To our knowledge, this is the first nationwide study assessing the relationship between glycemic control and sepsis in individuals with type 2 diabetes. However, in previous cohorts, an association between HbA1c level and, mainly, less severe infections was observed. For example, in a cohort of ∼85,000 primary care patients with diabetes (90% with type 2 diabetes) in the U.K., the risk of a variety of infections (requiring outpatient antibiotic prescription or hospital admission), including sepsis, increased with increasing baseline HbA1c >53 mmol/mol (7.0%). Also in accordance with our results, HbA1c <42 mmol/mol (6.0%) was independently associated with a greater risk than HbA1c within the reference range (42–52 mmol/mol [6.0–6.9%]) (8). However, potential confounders such as drug treatment, level of kidney dysfunction, and blood pressure control were not considered in the multivariable analysis. Another U.K.-based primary care study of 34,000 individuals with type 2 diabetes found an association between insufficient glycemic control (a most recent HbA1c within 3 years of ≥53 mmol/mol vs. <53 mmol/mol [7.0%]) and presentation to primary care with infection (9).

Similarly, among almost 70,000 individuals with type 2 diabetes from northern Denmark, a time-updated HbA1c above or below a reference range of 37–47 mmol/mol (5.5–6.5%) was independently associated with a progressively increased risk of hospital-treated infections. However, the risk of sepsis was not specifically reported in that study (7). A similar J-shaped or U-shaped relationship has been identified by others, linking low HbA1c levels with higher mortality (19) and risk of cardiovascular disease (20). Previous clinical and experimental data support a link between hyperglycemia and innate and adaptive immune system dysfunction (5). These findings likely explain the observed association between higher HbA1c and increased sepsis risk. However, the mechanistic link between low HbA1c and sepsis remains uncertain. It is possible that this relationship is generated by unmeasured confounders reflecting underlying conditions or treatments, which may affect both the level of HbA1c (independent of plasma glucose) and the risk of sepsis. Such conditions/treatments may include 1) blood loss, hemolytic anemia, hypersplenism, or genetic hemoglobin disorders, which reduce the number of circulating erythrocytes; 2) transfusion of red blood cells containing normal levels of glycated hemoglobin; 3) heavy alcohol consumption, potentially by reducing the affinity of glucose on hemoglobin; and 4) liver disease, malnourishment, renal failure, and other conditions associated with reduced erythropoiesis (21,22).

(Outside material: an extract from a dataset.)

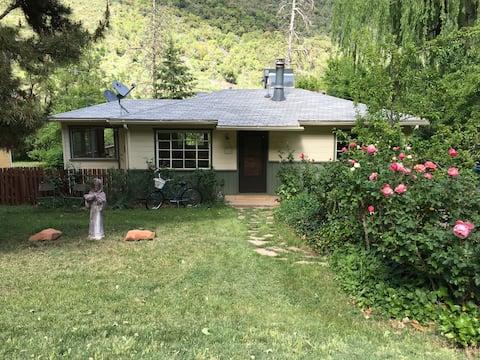 Cozy Cottage in Oak Creek Canyon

In agreement with previous studies in various populations, we observed a strong relationship between sepsis and mortality (23,24). The level of glycemic control was, however, not a significant mortality predictor in our cohort of patients with sepsis. Conversely, previous studies observed an independent association between higher HbA1c and sepsis-related mortality (25,26). However, these studies were small (n < 300) and did not consider the burden of comorbidity, diabetes duration, or socioeconomic factors. Indeed, our assessment suggests that factors other than the level of glycemic control per se are responsible for the high mortality seen in patients with sepsis with type 2 diabetes.

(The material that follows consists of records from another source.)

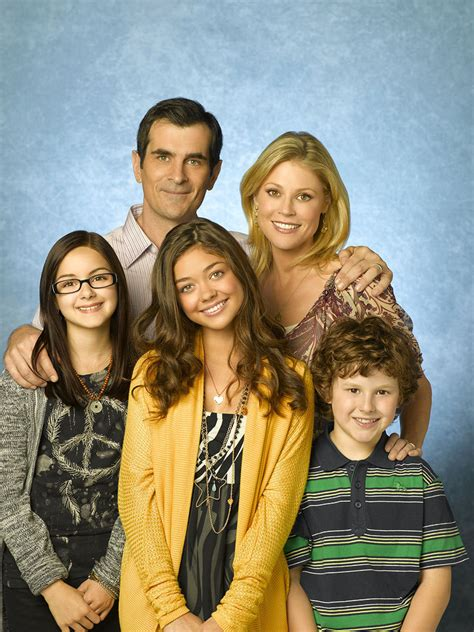 modern family cast of modern family modern family photo 8289559 fanpop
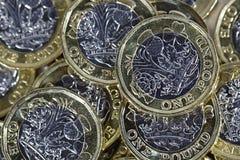 Feche acima das moedas de uma libra - moeda britânica Fotografia de Stock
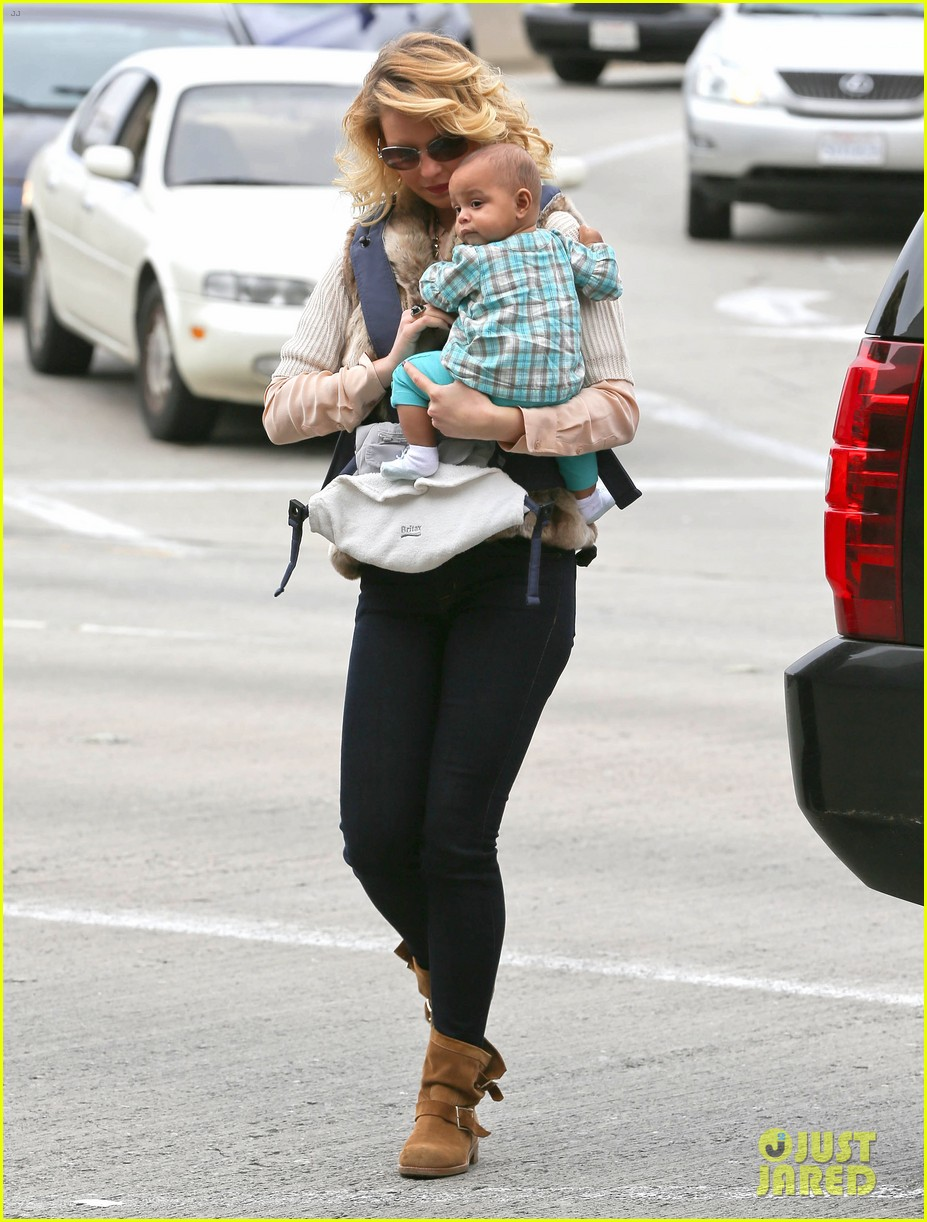 katherine heigl takes off with baby adalaide 06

Implications of Study Findings

Our study has implications for public health, because its results apply to millions of individuals with type 2 diabetes worldwide, and also because it describes the relationship between a potentially modifiable risk factor (HbA1c) and sepsis, a syndrome associated with a markedly increased risk of death. Our results imply that current recommendations to maintain HbA1c at ∼53 mmol/mol (7.0%) for prevention of microvascular complications may also apply for prevention of sepsis in individuals with type 2 diabetes. Our findings also imply that a very low level of HbA1c is a strong and independent predictor of sepsis. Additional investigations of factors that may affect HbA1c are needed to understand the nature of the association between low levels of HbA1c and sepsis risk.

Strengths and Limitations

Our study has several strengths. We included >90% of the entire adult population with type 2 diabetes in Sweden, thus providing a high degree of external validity for generalizing our results to other developed countries. By linking data with other national health care and administrative databases, we were able to control for a large number of potential confounders. Finally, our results were robust across multiple analyses.

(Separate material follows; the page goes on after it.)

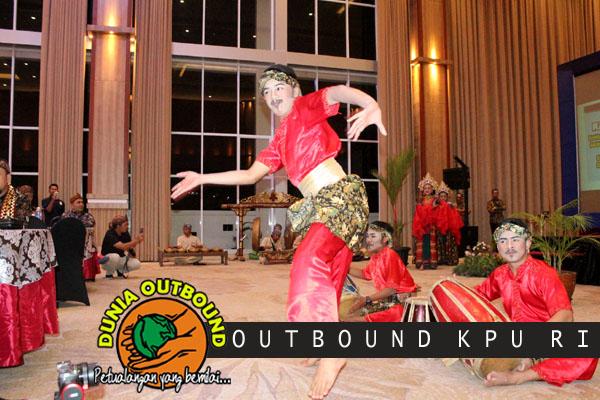 rampak gendang peserta outbound KPU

Our study has limitations. It is an observational study and does not imply causation. However, it has several features that describe associations with potential for causality: strength of association that persists after adjustment, face validity based on prior knowledge, temporality between risk factors and outcome, presence of a biological gradient, and results consistent with findings in similar cohorts (27). Using ICD coding to identify sepsis is imperfect (2) and carries a risk that sepsis cases are included in the no sepsis group. However, such misclassification would bias the results toward the null.

In conclusion, in this nationwide cohort of individuals with type 2 diabetes, we found a strong and independent U-shaped relationship between HbA1c and sepsis, with the lowest risk observed at an HbA1c level of ∼53 mmol/mol (7.0%). Mortality was markedly higher among patients with sepsis than among those without sepsis in our type 2 diabetes population. HbA1c was not associated with mortality among those individuals who developed sepsis.

This article contains supplementary material online at https://doi.org/10.2337/figshare.16775743.

Acknowledgments. A.-M.S. is deceased.

Funding and Duality of Interest. A.B. and J.M. were supported by Region Stockholm (Stockholms Läns Landsting) (clinical research appointment and Avtal om Läkarutbildning och Forskning project grant ALF 592073). M.L. has received research grants from DexCom and Novo Nordisk and personal fees from AstraZeneca, Boehringer Ingelheim, DexCom, Eli Lilly, Merck Sharp & Dohme, and Novo Nordisk outside the submitted work. No other potential conflicts of interest relevant to this article were reported.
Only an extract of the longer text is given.